- _WHAT TO WORK ON_
The entries below should be quoted exactly, with no pictures carried over.

- _DATA LINES_
━━━━

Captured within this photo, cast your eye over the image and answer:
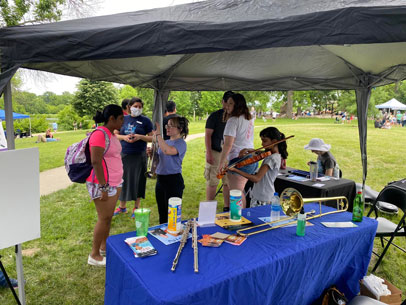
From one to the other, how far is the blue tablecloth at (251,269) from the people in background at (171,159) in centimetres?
98

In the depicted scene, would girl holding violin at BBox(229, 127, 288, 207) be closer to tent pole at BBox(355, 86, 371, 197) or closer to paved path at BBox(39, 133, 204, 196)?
tent pole at BBox(355, 86, 371, 197)

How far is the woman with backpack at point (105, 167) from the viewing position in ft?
7.58

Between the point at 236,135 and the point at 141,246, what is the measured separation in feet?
6.67

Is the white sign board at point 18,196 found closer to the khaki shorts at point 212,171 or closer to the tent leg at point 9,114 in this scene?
the tent leg at point 9,114

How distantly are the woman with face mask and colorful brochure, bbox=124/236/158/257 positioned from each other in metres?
2.09

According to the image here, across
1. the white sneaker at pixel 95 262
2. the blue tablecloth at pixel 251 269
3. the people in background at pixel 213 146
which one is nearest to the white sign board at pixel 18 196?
the blue tablecloth at pixel 251 269

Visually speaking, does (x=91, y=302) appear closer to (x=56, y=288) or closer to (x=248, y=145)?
(x=56, y=288)

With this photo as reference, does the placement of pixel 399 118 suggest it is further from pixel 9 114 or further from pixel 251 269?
pixel 9 114

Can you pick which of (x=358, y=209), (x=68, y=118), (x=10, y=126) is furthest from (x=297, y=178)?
(x=68, y=118)

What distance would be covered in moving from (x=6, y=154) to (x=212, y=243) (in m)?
1.48


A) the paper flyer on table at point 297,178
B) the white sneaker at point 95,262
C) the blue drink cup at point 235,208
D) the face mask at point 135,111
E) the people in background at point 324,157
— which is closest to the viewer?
the blue drink cup at point 235,208

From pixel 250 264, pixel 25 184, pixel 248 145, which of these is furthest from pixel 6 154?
pixel 248 145

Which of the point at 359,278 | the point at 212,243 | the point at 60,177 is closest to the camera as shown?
the point at 212,243

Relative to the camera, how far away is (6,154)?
1713mm
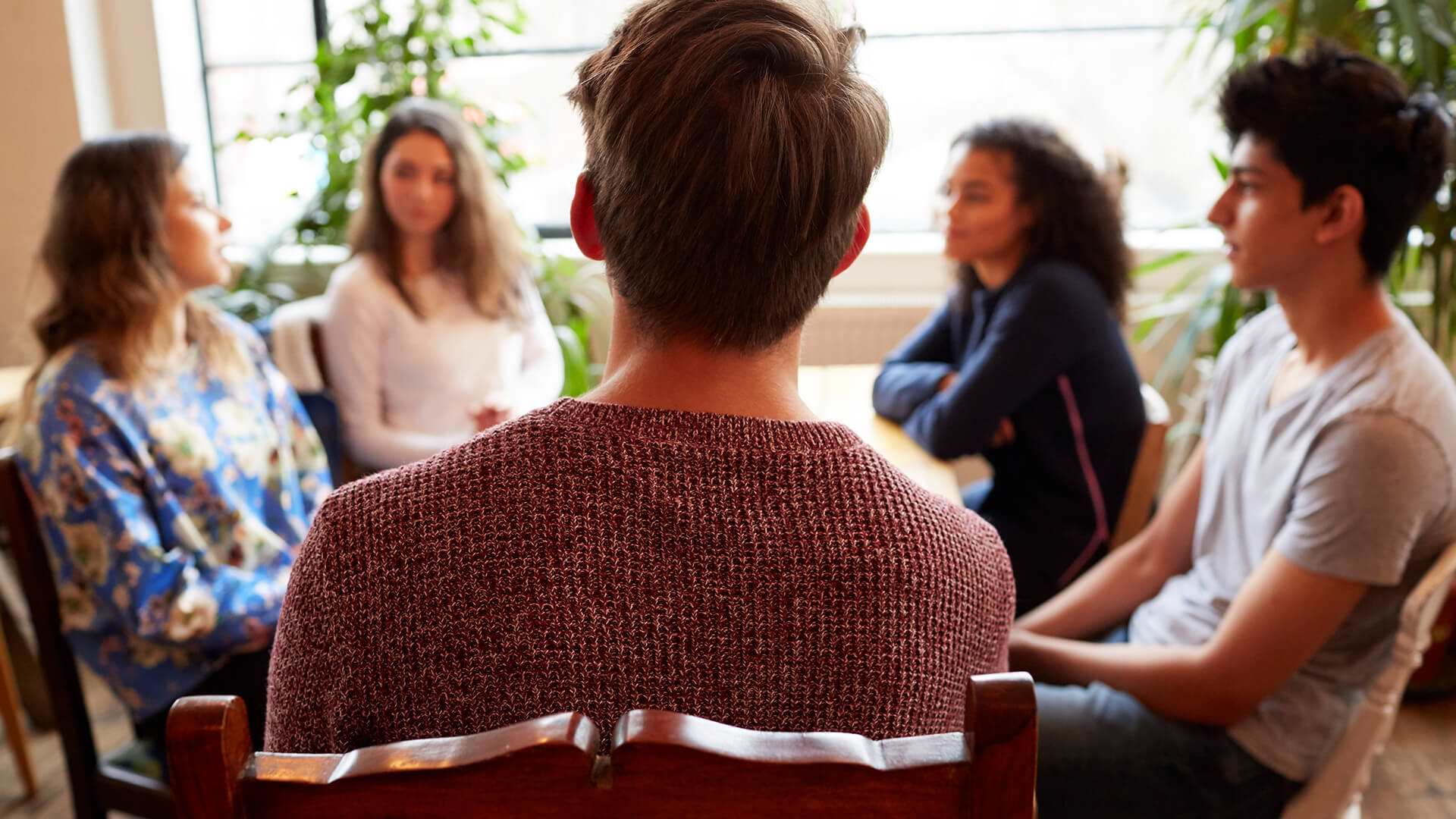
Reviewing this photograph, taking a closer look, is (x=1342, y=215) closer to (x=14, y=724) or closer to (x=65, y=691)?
(x=65, y=691)

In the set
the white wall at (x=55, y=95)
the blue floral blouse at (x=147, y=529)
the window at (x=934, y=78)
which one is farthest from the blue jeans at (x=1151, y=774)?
the white wall at (x=55, y=95)

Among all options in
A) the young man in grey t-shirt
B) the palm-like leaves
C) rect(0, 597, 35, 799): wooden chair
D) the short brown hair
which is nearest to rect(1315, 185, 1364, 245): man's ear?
the young man in grey t-shirt

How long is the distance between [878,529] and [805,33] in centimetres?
33

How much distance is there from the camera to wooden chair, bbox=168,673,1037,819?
0.58 meters

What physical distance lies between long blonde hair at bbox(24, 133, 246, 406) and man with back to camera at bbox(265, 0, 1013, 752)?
1277 mm

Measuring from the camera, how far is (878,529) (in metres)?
0.76

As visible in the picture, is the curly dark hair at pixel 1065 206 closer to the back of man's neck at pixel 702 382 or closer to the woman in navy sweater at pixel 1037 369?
the woman in navy sweater at pixel 1037 369

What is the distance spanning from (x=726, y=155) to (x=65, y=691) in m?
1.41

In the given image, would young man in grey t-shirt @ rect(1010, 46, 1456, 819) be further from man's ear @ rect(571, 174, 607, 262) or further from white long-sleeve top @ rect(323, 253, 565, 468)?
white long-sleeve top @ rect(323, 253, 565, 468)

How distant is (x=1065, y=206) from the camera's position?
2088 millimetres

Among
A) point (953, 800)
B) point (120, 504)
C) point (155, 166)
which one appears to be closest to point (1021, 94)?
point (155, 166)

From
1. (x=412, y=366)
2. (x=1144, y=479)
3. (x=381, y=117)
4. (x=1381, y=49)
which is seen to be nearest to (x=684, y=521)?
(x=1144, y=479)

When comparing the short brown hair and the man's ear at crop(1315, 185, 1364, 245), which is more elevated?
the short brown hair

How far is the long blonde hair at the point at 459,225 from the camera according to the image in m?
2.57
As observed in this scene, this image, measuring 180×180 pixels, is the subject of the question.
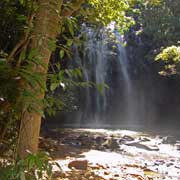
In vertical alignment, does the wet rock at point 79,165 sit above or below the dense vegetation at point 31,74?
below

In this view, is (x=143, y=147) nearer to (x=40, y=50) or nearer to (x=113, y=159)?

━━━━

- _RIGHT ANSWER_
Captured within this photo, cast your eye over the image and answer:
From one to the other, how far is the blue tablecloth at (251,269) from the people in background at (171,159) in centimetres?
98

In the depicted scene, would girl holding violin at BBox(229, 127, 288, 207) be closer to tent pole at BBox(355, 86, 371, 197) or closer to paved path at BBox(39, 133, 204, 196)?
tent pole at BBox(355, 86, 371, 197)

How far is the woman with backpack at point (105, 167) from the viewing position in ft?
7.58

Between the point at 236,135 and the point at 141,246, what is the measured separation in feet?
6.67

Is the white sign board at point 18,196 found closer to the khaki shorts at point 212,171 or closer to the tent leg at point 9,114 in this scene?
the tent leg at point 9,114

How distantly are the woman with face mask and colorful brochure, bbox=124/236/158/257 positioned from each other in metres?
2.09

According to the image here, across
1. the white sneaker at pixel 95 262
2. the blue tablecloth at pixel 251 269
3. the people in background at pixel 213 146
which one is nearest to the white sign board at pixel 18 196?
the blue tablecloth at pixel 251 269

Visually speaking, does (x=91, y=302) appear closer to (x=56, y=288) or closer to (x=248, y=145)?
(x=56, y=288)

With this photo as reference, does the placement of pixel 399 118 suggest it is further from pixel 9 114 or further from pixel 251 269?
pixel 9 114

Can you pick which of (x=358, y=209), (x=68, y=118), (x=10, y=126) is furthest from (x=297, y=178)?
(x=68, y=118)

What distance would be covered in moving from (x=6, y=154) to (x=212, y=243) (in m)?
1.48


A) the paper flyer on table at point 297,178
B) the white sneaker at point 95,262
C) the blue drink cup at point 235,208
D) the face mask at point 135,111
E) the people in background at point 324,157
— which is closest to the viewer?
the blue drink cup at point 235,208

From pixel 250 264, pixel 25 184, pixel 248 145, which of these is furthest from pixel 6 154?
pixel 248 145

Which of the point at 359,278 | the point at 212,243 | the point at 60,177 is closest to the camera as shown?
the point at 212,243

Relative to the camera, how far away is (6,154)?
1713mm
Reviewing this photograph, taking a closer look, is (x=1342, y=215) closer to (x=14, y=724) or closer to (x=65, y=691)?
(x=65, y=691)

In the set
the white wall at (x=55, y=95)
the blue floral blouse at (x=147, y=529)
the window at (x=934, y=78)
which one is farthest from the blue jeans at (x=1151, y=774)?
the white wall at (x=55, y=95)

Among all options in
A) the young man in grey t-shirt
B) the palm-like leaves
C) rect(0, 597, 35, 799): wooden chair
D) the short brown hair
which is nearest to rect(1315, 185, 1364, 245): man's ear?
the young man in grey t-shirt

How long is the distance between [878,529] and [805,33] in centimetres?
33

How much distance is there from the camera to wooden chair, bbox=168,673,1037,819?
0.58 meters

What physical distance lies between long blonde hair at bbox(24, 133, 246, 406) and man with back to camera at bbox(265, 0, 1013, 752)?
1277 mm

Measuring from the camera, how far is (878,529) (in metres)?
0.76

As visible in the picture, is the curly dark hair at pixel 1065 206 closer to the back of man's neck at pixel 702 382 or closer to the woman in navy sweater at pixel 1037 369?
the woman in navy sweater at pixel 1037 369

What is the distance spanning from (x=726, y=155) to (x=65, y=691) in m?
1.41

In the given image, would young man in grey t-shirt @ rect(1010, 46, 1456, 819) be further from man's ear @ rect(571, 174, 607, 262) or further from white long-sleeve top @ rect(323, 253, 565, 468)?
white long-sleeve top @ rect(323, 253, 565, 468)

How distant is (x=1065, y=206) from the camera's position?
2088 millimetres

Among
A) point (953, 800)
B) point (120, 504)
C) point (155, 166)
which one appears to be closest to point (1021, 94)?
point (155, 166)

From
1. (x=412, y=366)
2. (x=1144, y=479)
3. (x=381, y=117)
4. (x=1381, y=49)
which is seen to be nearest to (x=684, y=521)?
(x=1144, y=479)

When comparing the short brown hair and the man's ear at crop(1315, 185, 1364, 245), which is more elevated?
the short brown hair

How far is the long blonde hair at the point at 459,225 from the camera according to the image in m?
2.57
As observed in this scene, this image, measuring 180×180 pixels, is the subject of the question.
In vertical alignment, does the wet rock at point 79,165 sit above or below the dense vegetation at point 31,74?
below

In this view, is (x=143, y=147) nearer to (x=40, y=50) or nearer to (x=113, y=159)?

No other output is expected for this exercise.